_Reading text:_
===

The misbehavior of authors — one of the most intractable problems in scientific and scholarly publishing — reared its ugly head again last week, as SAGE revealed that it was retracting 60 papers after it detected a possible peer-review and citation ring built by leveraging false identities inserted into a reviewer database.
This is not the biggest retraction case in history. That record of 183 retractions belongs to Yoshitaka Fujii. The main tool used by these fraudsters — identity fraud — is also not new, having been used by Hyung-in Moon on his way to 60+ retractions.
The ring struck the aptly named Journal of Vibration and Control, which is devoted to studying perturbations and how to control them.
The statement by SAGE has a surreal aspect to it:
While investigating the JVC papers submitted and reviewed by Peter Chen, it was discovered that the author had created various aliases on SAGE Track, providing different email addresses to set up more than one account. Consequently, SAGE scrutinised further the co-authors of and reviewers selected for Peter Chen’s papers, these names appeared to form part of a peer review ring. The investigation also revealed that on at least one occasion, the author Peter Chen reviewed his own paper under one of the aliases he had created.
As many as 130 fake email accounts may have been involved, according to our friends at Retraction Watch, who have monitored the story closely.
This news started some emails flying around, with people wondering how or what could prevent things like this in the future. Could something validating peer review, like the new PRE-val system my company is launching, have helped? Could ORCID, which is built to disambiguate authors in all their roles, including editing and reviewing? Could CrossCheck, which is intended to flag large passages of text published previously?
It turns out that none of these would have much effect on the particular situation. Falsifying an ORCID is probably about as easy as falsifying any other form of online identity, especially with so many unclaimed ORCIDs in existence — once all legitimate authors are using them and all relevant papers are claimed, then it would be nearly bulletproof. Pretending to be an obscure author or three and assigning illicitly obtained ORCIDs to fake email addresses doesn’t seem all that difficult. Judging from the lengthy dispute procedures outlines on the ORCID site, it would take a while to clear up a discrepancy. I asked Howard Ratner about this, and he confirmed that until ORCID is more widely adopted, it doesn’t have enough data to provide a trusted barrier against exploitation by a devoted fraudster.
PRE-val would have scored these articles by trusting that the peer-review information was accurate and honestly derived. CrossCheck detects for plagiarism, not identity fraud.
The fact is that we trust our authors and reviewers, and there is no system currently available to stop things like this from occurring, beyond the risk of being caught, publicly humiliated, banished from academia, and so forth.
How high is the risk of ostracism even if an academic or researcher is caught cheating? Not that high, according to a study published last year, where the authors found that:
[w]rongdoing in research is relatively common with nearly all research-intensive institutions confronting cases over the past 2 years. Only 13% of respondents indicated that a case involved termination, despite the fact that more than 50% of the cases reported by RIOs [research integrity officers] involved FFP [fabrication, falsification, plagiarism]. This means that most investigators who engage in wrongdoing, even serious wrongdoing, continue to conduct research at their institutions.
Another problem with enforcement includes an inability to make institutions where fraud has occurred return grants and other funding secured in the process. This is all nicely spelled out in a New York Times op-ed by Adam Marcus and Ivan Oransky.

===

_Directives:_
1. Answer these questions from the article on the SAGE retractions:
(a) How many papers did SAGE retract?
(b) Who holds the record for the most retractions, and how many?
(c) According to the study cited, what share of respondents said a case involved termination?
2. Please carry on the article on the SAGE retractions from the point where it stops.
The material that follows has no connection to the article on the SAGE retractions.

_Material:_
===

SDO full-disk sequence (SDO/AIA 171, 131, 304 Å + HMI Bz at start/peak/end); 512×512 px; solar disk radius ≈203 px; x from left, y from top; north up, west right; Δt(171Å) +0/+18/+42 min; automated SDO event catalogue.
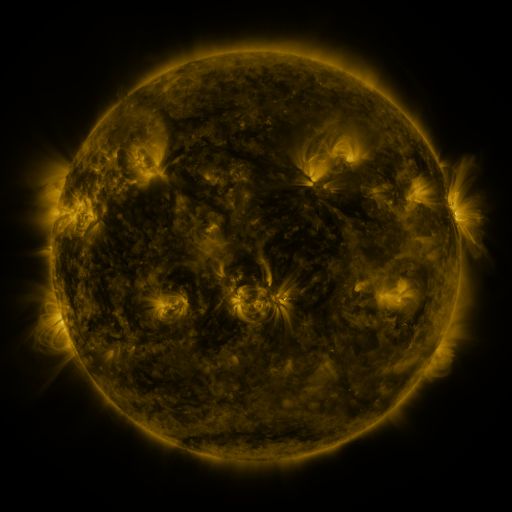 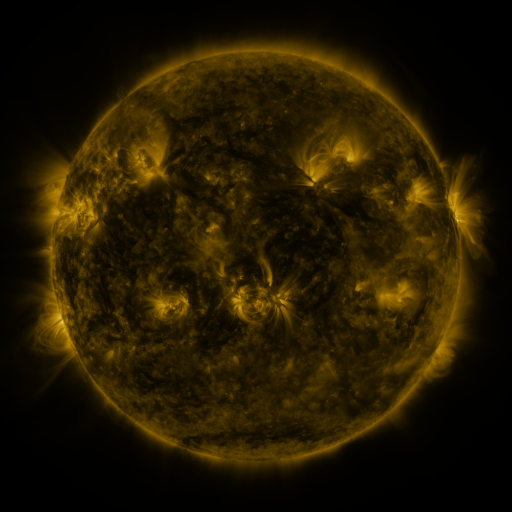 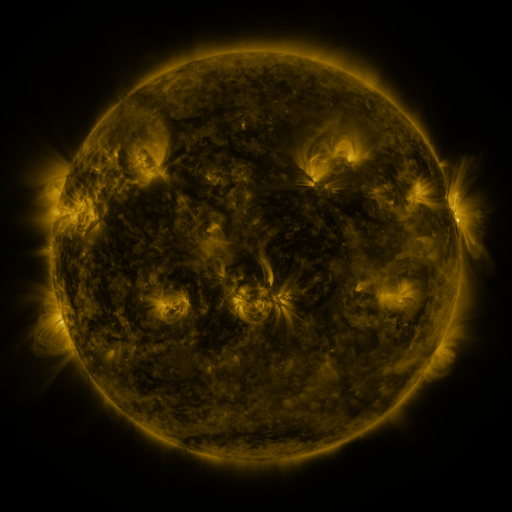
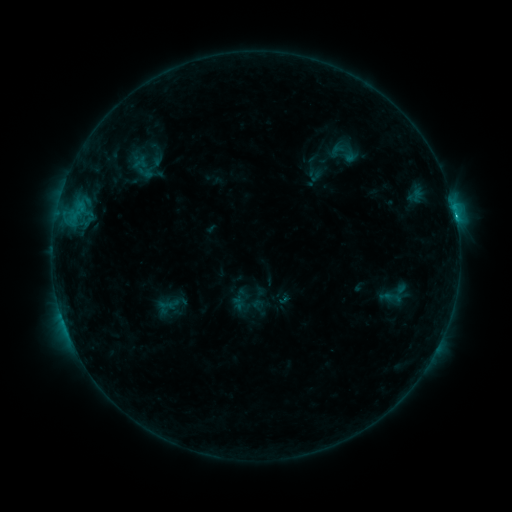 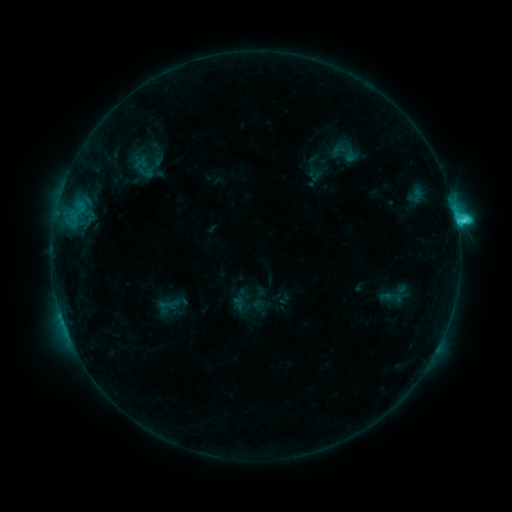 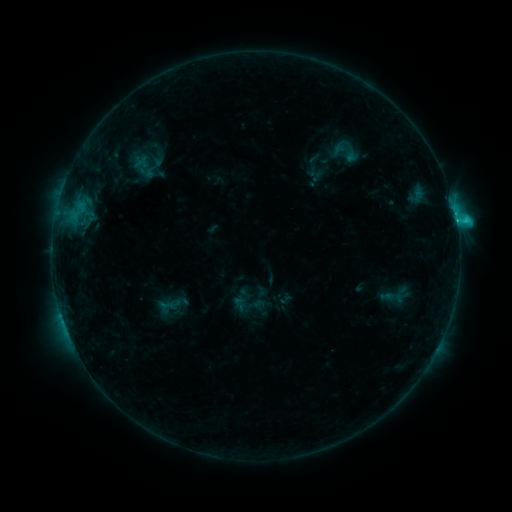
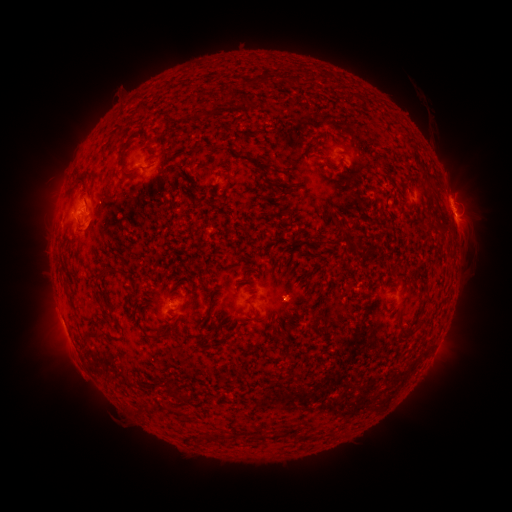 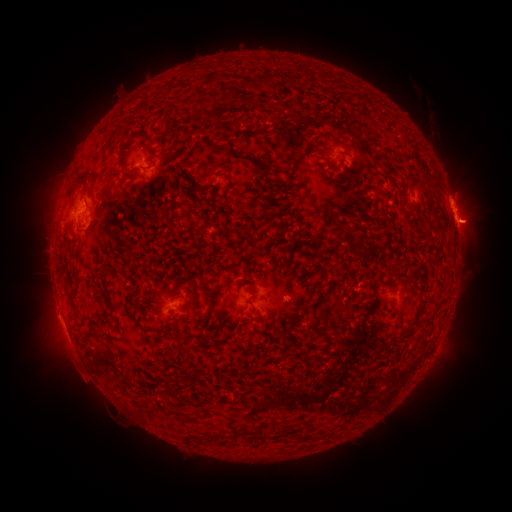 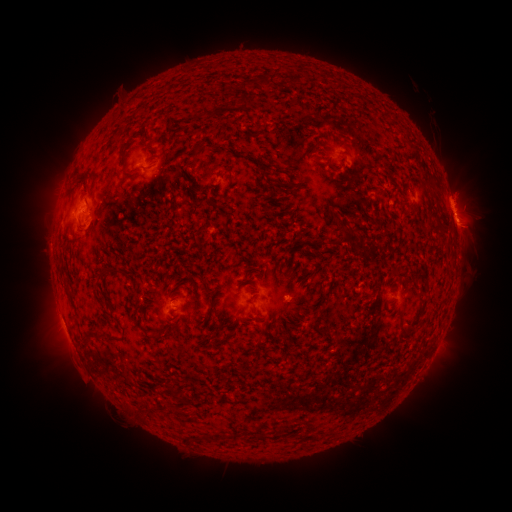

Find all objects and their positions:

===

_Exercise results:_
1.
(a) 60 papers.
(b) Yoshitaka Fujii, with 183 retractions.
(c) 13%.

2.
In the SAGE incident, the individual at the center of this has resigned from his post, and the editor of the Journal of Vibration and Control also resigned. That’s somewhat reassuring.
SAGE is to be commended on one hand for investigating this and pursuing the trail vigorously. Of course, prevention would have been better, and there is definitely going to be some damage to the journal and publisher brands.
The difficulty of detecting situations like this leads one to wonder whether this is the tip of an iceberg. After all, this is not completely unfamiliar author behavior, as noted above. In other instances of academic misbehavior, authors have added senior authors to papers without their permission and seen those papers published, editors have self-edited papers to publication in their own journals, and authors have published plagiarized papers.
It’s easy to blame authors, editors, and publishers for this, but as is so often the case, the incentives (their type and strength and positioning) are also an issue. Yet, whenever one of these situations arises, we rarely question the system itself — one that rewards publication to such a degree that people we’d expect to be able to trust due to their educational attainments and professional affiliations still feel the need to cheat, commit fraud, and exploit the trust economy of scholarly publishing.
While retractions account for 0.04% of papers published each year, the public perception issues and damage to the record is disproportionate, real, and regrettable. If we consider retractions in our industry to be comparable to the worst kinds of mistakes in other industries, we see that 0.04% is a high rate. For instance, if the airline industry had a 0.04% error rate, the United States alone would experience more than 100 plane crashes per month.
Despite initiatives that place other goals first, I believe our main challenge consists of how to maintain quality, trust, and integrity within the scientific record. Are we clever enough to answer this challenge?
Discussion
21 Thoughts on "Trust But Verify — Identity Fraud and Exploitation of the Trust Economy in Scholarly Publishing"
It should be possible to develop algorithms to help detect this sort of thing. For example it is my understanding that non-institutional email accounts played a major role. Detecting clusters or patterns of these sounds doable, fun even.
Beyond that, let’s not go overboard. Any reward system involving millions of people will experience some crime. It is wasteful to try to eliminate all of it. There is no evidence of widespread fraud in peer review. The system works well in that regard.
“Widespread” is not the issue. Persistent, repeated, and embarrassing is the issue. This kind of thing has a chilling effect.
I do tend to agree that the manuscript tracking system vendors might hold a key part of the answer here.
There may also be procedural deterrents at the editorial level but one must be careful not to overdo it. Too often minor crime leads to major burden, which is truly inefficient. Procedure design is a research issue, not something to be just thrown together. It is better if the computer can do it, rather than the editors.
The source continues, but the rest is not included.